Format the lines below, from the line containing "Which element is further" through the end of the records, as a JSON list of strings with one string per line. Omit blank lines and the pictures.

--- Data supplied ---

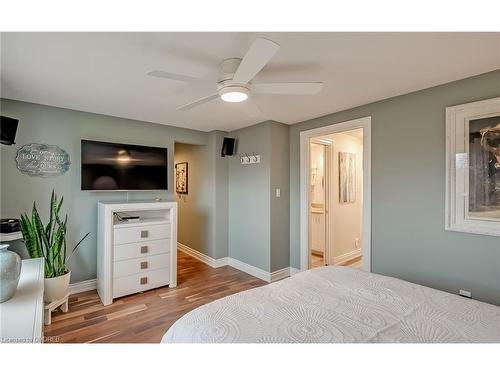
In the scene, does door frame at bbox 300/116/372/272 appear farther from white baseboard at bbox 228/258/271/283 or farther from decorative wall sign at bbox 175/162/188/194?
decorative wall sign at bbox 175/162/188/194

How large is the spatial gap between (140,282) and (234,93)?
7.87 ft

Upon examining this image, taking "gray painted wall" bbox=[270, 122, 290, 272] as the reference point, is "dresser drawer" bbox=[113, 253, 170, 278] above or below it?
below

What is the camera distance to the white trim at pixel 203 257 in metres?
3.91

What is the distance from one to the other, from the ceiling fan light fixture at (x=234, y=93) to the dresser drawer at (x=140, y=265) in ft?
7.00

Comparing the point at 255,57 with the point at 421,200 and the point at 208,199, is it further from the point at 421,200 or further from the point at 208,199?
the point at 208,199

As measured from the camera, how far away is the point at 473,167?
6.56 ft

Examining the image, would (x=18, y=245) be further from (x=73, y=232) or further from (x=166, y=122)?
(x=166, y=122)

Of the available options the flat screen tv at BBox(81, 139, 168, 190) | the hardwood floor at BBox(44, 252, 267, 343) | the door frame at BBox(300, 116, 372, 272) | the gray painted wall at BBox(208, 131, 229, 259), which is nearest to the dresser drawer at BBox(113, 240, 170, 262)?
the hardwood floor at BBox(44, 252, 267, 343)

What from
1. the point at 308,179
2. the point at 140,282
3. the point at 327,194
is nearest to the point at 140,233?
the point at 140,282

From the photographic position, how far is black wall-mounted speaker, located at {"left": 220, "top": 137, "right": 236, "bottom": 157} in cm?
381

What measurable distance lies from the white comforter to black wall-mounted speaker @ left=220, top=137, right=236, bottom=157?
101 inches
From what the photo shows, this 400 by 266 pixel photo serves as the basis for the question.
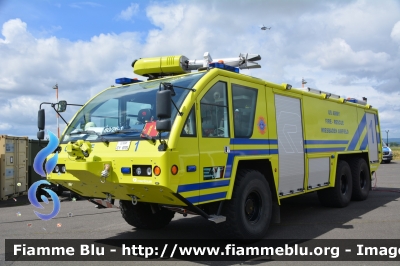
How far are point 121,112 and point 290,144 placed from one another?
314 cm

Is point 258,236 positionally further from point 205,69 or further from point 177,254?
point 205,69

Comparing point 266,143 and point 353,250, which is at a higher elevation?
point 266,143

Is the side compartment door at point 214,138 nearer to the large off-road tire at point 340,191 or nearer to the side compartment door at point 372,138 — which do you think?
the large off-road tire at point 340,191

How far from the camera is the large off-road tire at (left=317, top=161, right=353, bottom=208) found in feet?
29.8

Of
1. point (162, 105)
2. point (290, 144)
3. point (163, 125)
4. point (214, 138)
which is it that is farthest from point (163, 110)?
point (290, 144)

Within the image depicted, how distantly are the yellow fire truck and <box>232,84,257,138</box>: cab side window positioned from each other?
2 cm

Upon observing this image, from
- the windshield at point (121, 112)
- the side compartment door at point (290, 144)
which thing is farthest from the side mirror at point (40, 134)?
the side compartment door at point (290, 144)

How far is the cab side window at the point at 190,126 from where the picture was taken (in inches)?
199

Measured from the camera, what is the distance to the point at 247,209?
616 cm

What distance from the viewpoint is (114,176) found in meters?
5.14

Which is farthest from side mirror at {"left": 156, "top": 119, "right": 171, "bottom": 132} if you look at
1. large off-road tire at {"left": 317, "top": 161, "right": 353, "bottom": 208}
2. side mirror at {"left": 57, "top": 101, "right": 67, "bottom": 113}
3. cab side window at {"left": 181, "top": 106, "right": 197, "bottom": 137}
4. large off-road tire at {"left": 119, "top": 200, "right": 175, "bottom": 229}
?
large off-road tire at {"left": 317, "top": 161, "right": 353, "bottom": 208}

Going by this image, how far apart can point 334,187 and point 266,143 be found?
3386mm

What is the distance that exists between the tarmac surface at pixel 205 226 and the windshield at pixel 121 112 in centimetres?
180

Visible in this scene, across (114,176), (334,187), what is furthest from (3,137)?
(334,187)
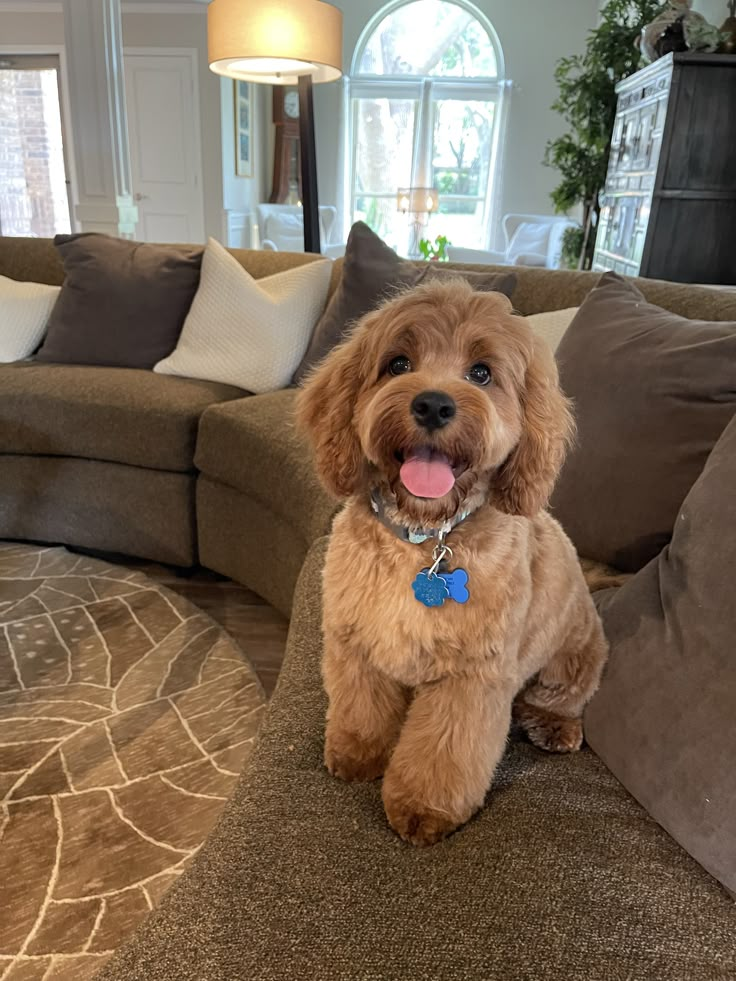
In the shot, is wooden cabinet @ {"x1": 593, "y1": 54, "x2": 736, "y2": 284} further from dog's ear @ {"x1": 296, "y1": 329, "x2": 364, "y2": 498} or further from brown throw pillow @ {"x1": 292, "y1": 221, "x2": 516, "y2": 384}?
dog's ear @ {"x1": 296, "y1": 329, "x2": 364, "y2": 498}

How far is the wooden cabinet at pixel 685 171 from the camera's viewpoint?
10.7 ft

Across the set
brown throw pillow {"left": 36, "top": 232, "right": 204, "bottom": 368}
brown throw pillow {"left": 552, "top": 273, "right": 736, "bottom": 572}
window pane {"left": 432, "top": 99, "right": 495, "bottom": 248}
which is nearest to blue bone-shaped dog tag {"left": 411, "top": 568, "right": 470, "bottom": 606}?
brown throw pillow {"left": 552, "top": 273, "right": 736, "bottom": 572}

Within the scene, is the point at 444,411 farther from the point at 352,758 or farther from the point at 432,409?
the point at 352,758

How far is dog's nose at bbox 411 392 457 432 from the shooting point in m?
0.88

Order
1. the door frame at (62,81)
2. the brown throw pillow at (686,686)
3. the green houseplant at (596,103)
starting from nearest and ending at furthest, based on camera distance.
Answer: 1. the brown throw pillow at (686,686)
2. the green houseplant at (596,103)
3. the door frame at (62,81)

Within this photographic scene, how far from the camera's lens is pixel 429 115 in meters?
Result: 8.38

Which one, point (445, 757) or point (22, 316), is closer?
point (445, 757)

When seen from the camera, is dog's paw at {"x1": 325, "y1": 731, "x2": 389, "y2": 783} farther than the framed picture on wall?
No

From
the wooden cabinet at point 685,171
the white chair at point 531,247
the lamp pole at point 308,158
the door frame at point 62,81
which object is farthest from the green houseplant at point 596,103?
the door frame at point 62,81

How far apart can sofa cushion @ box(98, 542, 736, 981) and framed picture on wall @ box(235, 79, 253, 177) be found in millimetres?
8679

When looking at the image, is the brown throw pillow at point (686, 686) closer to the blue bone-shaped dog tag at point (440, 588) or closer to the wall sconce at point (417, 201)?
the blue bone-shaped dog tag at point (440, 588)

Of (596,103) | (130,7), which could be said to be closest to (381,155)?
(130,7)

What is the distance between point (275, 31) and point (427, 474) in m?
2.66

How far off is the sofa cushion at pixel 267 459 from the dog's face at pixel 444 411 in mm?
693
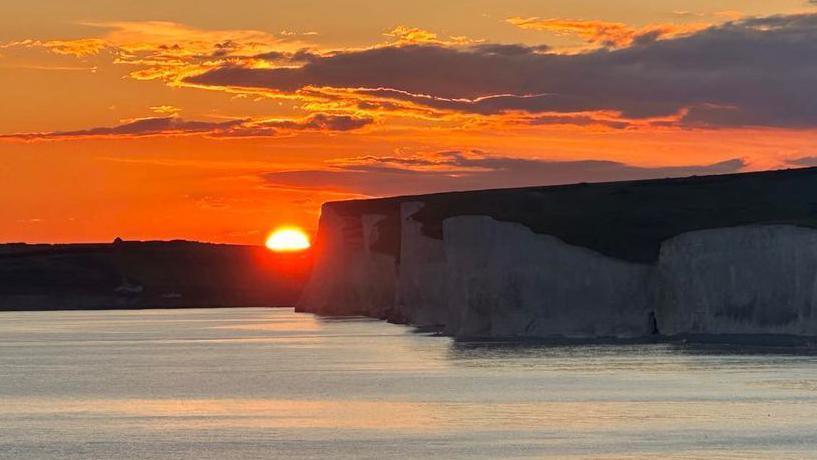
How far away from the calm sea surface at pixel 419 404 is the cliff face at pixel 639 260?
3449 millimetres

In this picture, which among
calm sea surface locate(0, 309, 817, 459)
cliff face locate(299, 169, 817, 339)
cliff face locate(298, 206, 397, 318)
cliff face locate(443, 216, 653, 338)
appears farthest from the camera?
cliff face locate(298, 206, 397, 318)

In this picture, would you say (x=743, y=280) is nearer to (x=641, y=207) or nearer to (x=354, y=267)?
(x=641, y=207)

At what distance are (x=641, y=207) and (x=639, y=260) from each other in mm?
14898

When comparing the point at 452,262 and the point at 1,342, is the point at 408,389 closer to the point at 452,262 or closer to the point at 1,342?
the point at 452,262

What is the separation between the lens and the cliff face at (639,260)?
76.6m

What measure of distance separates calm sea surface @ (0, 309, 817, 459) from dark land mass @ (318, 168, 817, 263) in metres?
8.20

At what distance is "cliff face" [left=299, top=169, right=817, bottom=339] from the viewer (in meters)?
76.6

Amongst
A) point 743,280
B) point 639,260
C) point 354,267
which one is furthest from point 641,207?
point 354,267

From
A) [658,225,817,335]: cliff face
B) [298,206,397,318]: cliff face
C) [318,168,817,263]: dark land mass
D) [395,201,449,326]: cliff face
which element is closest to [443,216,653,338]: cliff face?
[318,168,817,263]: dark land mass

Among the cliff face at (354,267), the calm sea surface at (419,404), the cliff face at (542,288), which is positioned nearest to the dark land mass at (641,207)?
the cliff face at (542,288)

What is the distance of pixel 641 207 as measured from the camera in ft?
322

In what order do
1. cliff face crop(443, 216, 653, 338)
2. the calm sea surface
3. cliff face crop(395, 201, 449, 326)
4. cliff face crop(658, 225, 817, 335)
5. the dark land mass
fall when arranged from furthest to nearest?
cliff face crop(395, 201, 449, 326) → the dark land mass → cliff face crop(443, 216, 653, 338) → cliff face crop(658, 225, 817, 335) → the calm sea surface

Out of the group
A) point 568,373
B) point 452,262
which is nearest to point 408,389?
point 568,373

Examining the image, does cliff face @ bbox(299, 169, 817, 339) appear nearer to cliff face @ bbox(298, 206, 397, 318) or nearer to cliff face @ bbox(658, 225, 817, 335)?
cliff face @ bbox(658, 225, 817, 335)
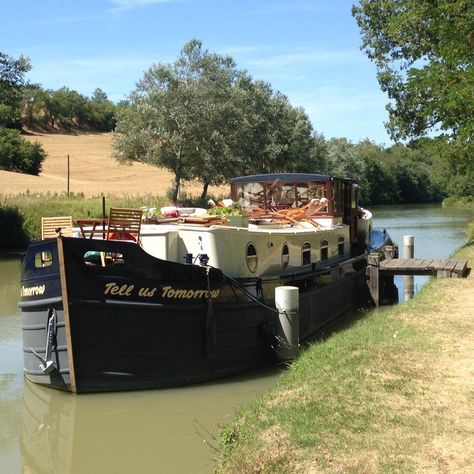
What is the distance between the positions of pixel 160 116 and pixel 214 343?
95.2ft

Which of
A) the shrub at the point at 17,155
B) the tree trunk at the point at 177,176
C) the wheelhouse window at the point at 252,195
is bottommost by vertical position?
the wheelhouse window at the point at 252,195

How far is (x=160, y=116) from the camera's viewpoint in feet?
124

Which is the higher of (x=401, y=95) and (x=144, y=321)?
(x=401, y=95)

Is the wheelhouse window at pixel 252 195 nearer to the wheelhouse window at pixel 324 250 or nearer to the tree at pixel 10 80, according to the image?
the wheelhouse window at pixel 324 250

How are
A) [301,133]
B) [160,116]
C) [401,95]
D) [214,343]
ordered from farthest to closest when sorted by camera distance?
[301,133]
[160,116]
[401,95]
[214,343]

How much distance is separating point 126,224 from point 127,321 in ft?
4.91

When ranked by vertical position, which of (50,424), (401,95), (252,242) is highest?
(401,95)

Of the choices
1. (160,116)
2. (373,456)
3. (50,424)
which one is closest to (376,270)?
(50,424)

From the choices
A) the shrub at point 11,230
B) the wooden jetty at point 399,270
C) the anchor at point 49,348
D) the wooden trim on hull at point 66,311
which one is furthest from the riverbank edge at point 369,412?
the shrub at point 11,230

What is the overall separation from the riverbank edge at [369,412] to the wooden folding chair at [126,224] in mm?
3098

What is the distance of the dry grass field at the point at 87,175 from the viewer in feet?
179

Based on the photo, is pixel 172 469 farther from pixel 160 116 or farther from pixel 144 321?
pixel 160 116

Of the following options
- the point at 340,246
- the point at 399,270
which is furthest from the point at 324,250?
the point at 399,270

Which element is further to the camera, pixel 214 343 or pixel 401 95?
pixel 401 95
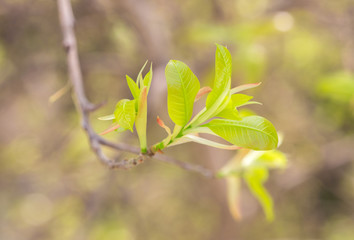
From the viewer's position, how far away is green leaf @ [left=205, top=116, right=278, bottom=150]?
1.15 feet

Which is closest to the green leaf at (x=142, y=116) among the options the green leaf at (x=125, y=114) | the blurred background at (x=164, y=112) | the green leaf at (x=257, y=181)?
the green leaf at (x=125, y=114)

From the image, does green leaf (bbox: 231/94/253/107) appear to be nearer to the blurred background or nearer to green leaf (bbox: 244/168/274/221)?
green leaf (bbox: 244/168/274/221)

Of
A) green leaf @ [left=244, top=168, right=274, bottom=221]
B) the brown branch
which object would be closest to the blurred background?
the brown branch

---

## Solution
[
  "Which element is further to the camera, pixel 214 343 or pixel 401 95?",
  "pixel 401 95",
  "From the viewer's position, how far away is green leaf @ [left=205, top=116, right=278, bottom=150]?",
  "1.15 feet",
  "Which is closest to the green leaf at (x=142, y=116) among the options the green leaf at (x=125, y=114) | the blurred background at (x=164, y=112) | the green leaf at (x=257, y=181)?",
  "the green leaf at (x=125, y=114)",
  "From the image, does green leaf (bbox: 231/94/253/107) appear to be nearer to the blurred background or nearer to green leaf (bbox: 244/168/274/221)?",
  "green leaf (bbox: 244/168/274/221)",
  "Of",
  "A) green leaf @ [left=244, top=168, right=274, bottom=221]",
  "B) the brown branch",
  "which object would be closest to the blurred background?",
  "the brown branch"
]